Prime Minister David Cameron says there is “no bad blood” following the rebellion by 81 Conservative MPs over a Europe referendum.
Mr Cameron said: “What I would say from last night is there’s no bad blood, there’s no rancour, no bitterness.”
The MPs defied a three-line whip to vote for a motion calling for a referendum on Britain’s place in the EU, with three options: the status quo, withdrawal or renegotiation.
Following remarks by Deputy Prime Minister Nick Clegg and Education Secretary Michael Gove, Downing Street denied there was a rift in the coalition government.
There’s no bad blood, there’s no rancour, no bitterness. Prime Minister David Cameron
During a visit to Lockheed Martin UK in Bedford, the prime minister defended his decision to impose a three-line whip, saying: “In politics you have to confront the big issues rather than try and sweep them under the carpet. It wouldn’t be right for the country now to have a great big vote on an in/out referendum and the rest of it.”
Mr Cameron endured the biggest ever Tory rebellion over Europe in the Commons on Monday, but he denied his party had been left divided. “These are valued Conservative colleagues. I understand why people feel strongly and we will go forward together and tackle the difficult decisions that the country faces.

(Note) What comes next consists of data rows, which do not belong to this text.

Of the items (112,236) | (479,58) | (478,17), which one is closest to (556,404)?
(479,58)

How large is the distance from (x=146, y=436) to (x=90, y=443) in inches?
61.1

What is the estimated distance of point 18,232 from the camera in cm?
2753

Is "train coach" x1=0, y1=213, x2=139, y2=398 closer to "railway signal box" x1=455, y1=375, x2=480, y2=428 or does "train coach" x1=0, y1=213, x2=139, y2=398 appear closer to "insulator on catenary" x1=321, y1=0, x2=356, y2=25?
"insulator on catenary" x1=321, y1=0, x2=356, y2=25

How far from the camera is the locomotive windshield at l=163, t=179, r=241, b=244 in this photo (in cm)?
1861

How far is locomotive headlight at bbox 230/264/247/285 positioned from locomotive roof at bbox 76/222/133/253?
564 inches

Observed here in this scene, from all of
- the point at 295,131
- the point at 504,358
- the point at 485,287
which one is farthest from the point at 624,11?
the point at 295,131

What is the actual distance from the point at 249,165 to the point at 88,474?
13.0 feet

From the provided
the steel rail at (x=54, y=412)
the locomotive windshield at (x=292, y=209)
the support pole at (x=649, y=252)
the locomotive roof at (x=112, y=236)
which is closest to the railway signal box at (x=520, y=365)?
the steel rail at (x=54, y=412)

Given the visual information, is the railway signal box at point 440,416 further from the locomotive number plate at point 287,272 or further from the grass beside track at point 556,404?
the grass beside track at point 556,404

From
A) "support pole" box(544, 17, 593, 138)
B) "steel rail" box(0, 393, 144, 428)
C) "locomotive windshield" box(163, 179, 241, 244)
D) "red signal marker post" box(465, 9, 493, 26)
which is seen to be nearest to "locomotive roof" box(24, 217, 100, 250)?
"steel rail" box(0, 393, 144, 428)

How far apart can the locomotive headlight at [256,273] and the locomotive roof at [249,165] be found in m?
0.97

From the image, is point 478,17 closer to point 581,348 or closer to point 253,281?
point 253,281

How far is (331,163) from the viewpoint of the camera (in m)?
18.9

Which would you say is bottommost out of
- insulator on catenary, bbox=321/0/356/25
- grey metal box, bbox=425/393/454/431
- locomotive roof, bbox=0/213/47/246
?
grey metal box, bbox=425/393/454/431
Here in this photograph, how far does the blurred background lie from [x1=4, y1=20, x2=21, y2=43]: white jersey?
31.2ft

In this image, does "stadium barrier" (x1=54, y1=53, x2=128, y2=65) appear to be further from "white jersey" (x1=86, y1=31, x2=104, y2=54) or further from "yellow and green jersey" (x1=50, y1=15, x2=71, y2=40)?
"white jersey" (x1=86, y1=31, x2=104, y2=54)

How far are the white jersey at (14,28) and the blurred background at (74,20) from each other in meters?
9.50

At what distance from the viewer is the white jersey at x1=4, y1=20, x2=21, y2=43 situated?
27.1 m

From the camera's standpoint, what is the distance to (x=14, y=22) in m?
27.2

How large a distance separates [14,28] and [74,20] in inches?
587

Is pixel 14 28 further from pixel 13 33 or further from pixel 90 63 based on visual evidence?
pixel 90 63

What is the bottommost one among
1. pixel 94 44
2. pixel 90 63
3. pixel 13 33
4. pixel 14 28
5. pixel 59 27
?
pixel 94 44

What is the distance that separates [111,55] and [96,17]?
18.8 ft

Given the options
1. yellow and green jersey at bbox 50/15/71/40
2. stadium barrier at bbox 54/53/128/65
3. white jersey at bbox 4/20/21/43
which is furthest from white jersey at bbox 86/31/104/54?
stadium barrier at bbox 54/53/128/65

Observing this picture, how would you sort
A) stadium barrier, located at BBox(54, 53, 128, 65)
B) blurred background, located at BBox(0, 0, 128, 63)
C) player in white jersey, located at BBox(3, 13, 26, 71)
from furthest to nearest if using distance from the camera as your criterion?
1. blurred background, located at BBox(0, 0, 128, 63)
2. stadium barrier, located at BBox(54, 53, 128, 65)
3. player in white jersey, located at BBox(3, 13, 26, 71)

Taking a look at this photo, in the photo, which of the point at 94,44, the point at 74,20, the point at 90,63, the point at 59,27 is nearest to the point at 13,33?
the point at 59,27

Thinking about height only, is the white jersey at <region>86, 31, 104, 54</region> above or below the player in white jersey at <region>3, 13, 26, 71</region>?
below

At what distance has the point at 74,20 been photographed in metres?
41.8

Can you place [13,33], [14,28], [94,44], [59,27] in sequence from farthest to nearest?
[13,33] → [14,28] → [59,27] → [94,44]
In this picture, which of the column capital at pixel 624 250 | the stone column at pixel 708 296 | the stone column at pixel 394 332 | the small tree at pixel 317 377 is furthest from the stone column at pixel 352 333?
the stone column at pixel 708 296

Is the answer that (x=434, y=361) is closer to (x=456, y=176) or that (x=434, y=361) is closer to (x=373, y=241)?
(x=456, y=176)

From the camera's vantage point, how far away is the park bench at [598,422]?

“But you have to do the right thing and give a lead in politics and that was what yesterday was about. First of all, the country has a guarantee now in law that if ever there is a proposal to pass power from Westminster to Brussels we would ask people in a referendum first.”
Where next for Cameron?
Education Secretary Michael Gove said the vote was all about Europe and all about principle, writes Channel 4 News Political Editor Gary Gibbon.
I spoke to plenty of MPs who rebelled who said it was, for them, actually about personnel management, aloofness, a sense that David Cameron was just in politics for his own aggrandisement and that they were treated like irrelevant oiks who fancied biting back.

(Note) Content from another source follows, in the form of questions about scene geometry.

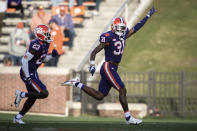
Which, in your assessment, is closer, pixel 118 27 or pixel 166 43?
pixel 118 27

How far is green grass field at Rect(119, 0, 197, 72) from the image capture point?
22500 millimetres

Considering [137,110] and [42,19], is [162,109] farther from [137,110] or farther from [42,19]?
[42,19]

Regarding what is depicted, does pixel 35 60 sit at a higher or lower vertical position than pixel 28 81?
higher

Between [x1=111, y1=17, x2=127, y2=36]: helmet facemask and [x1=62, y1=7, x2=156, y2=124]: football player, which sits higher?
[x1=111, y1=17, x2=127, y2=36]: helmet facemask

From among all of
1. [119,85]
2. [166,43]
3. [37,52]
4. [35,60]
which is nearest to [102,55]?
[166,43]

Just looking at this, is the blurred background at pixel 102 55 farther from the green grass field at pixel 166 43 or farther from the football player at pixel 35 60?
the football player at pixel 35 60

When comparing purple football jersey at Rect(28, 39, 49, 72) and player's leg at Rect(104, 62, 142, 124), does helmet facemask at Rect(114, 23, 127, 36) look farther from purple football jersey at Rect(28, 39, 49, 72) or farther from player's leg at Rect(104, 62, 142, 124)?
purple football jersey at Rect(28, 39, 49, 72)

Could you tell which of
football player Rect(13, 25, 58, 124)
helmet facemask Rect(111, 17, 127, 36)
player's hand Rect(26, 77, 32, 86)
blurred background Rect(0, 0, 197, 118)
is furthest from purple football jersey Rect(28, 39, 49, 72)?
blurred background Rect(0, 0, 197, 118)

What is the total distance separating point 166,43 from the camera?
23.5m

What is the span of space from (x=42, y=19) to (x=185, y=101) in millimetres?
5858

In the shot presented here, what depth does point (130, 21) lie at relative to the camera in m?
23.5

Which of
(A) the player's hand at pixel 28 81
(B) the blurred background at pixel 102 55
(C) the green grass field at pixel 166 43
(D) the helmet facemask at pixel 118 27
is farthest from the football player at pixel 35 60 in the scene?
(C) the green grass field at pixel 166 43

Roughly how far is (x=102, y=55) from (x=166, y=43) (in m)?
2.63

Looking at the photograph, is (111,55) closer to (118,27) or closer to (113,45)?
(113,45)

And how do you manage this level of disgruntlement? One whip said to me today: I’ve got no f***ing sweeties to hand out.”
Read more from Gary Gibbon: Where next for dented David Cameron?
Among the rebels were ministerial aides Adam Holloway and Stewart Jackson, who have now lost their jobs. A Downing Street spokeswoman confirmed that both men had been “removed” but not “sacked”.
You don’t change Europe by launching some smash-and-grab dawn raid. Deputy Prime Minister Nick Clegg
“They haven’t been sacked because they were told in advance that if they voted that way they would be removed from government. The difference is, they knew that was the consequence of their actions.”
Mr Clegg, whose MPs voted against the motion, condemned the rebels. He said: “You don’t change Europe by launching some smash-and-grab dawn raid on Brussels. You do it by setting out the case for changes and then arguing the case with other countries.
“We can’t do this on our own. We have to build alliances, we have to convince and persuade other countries – and that is what we look to do all the time.”
Mr Gove told the BBC he wanted “a change in this parliament” on Britain’s relationship with Europe, adding: “We are already winning powers back. We need to win more and that process will require careful negotiation, but what we are fortunate in having is a Conservative party that is united as never before behind that renegotiation.”
Mr Cameron’s official spokesman said distinctions had to be drawn between Conservative and coalition policy.
“We have a coalition government and some of the things that Conservative members of the government are saying reflect Conservative party policy and some things reflect the government’s policy,” he said. “The government’s policy is very clear because it is set down in the coalition agreement.”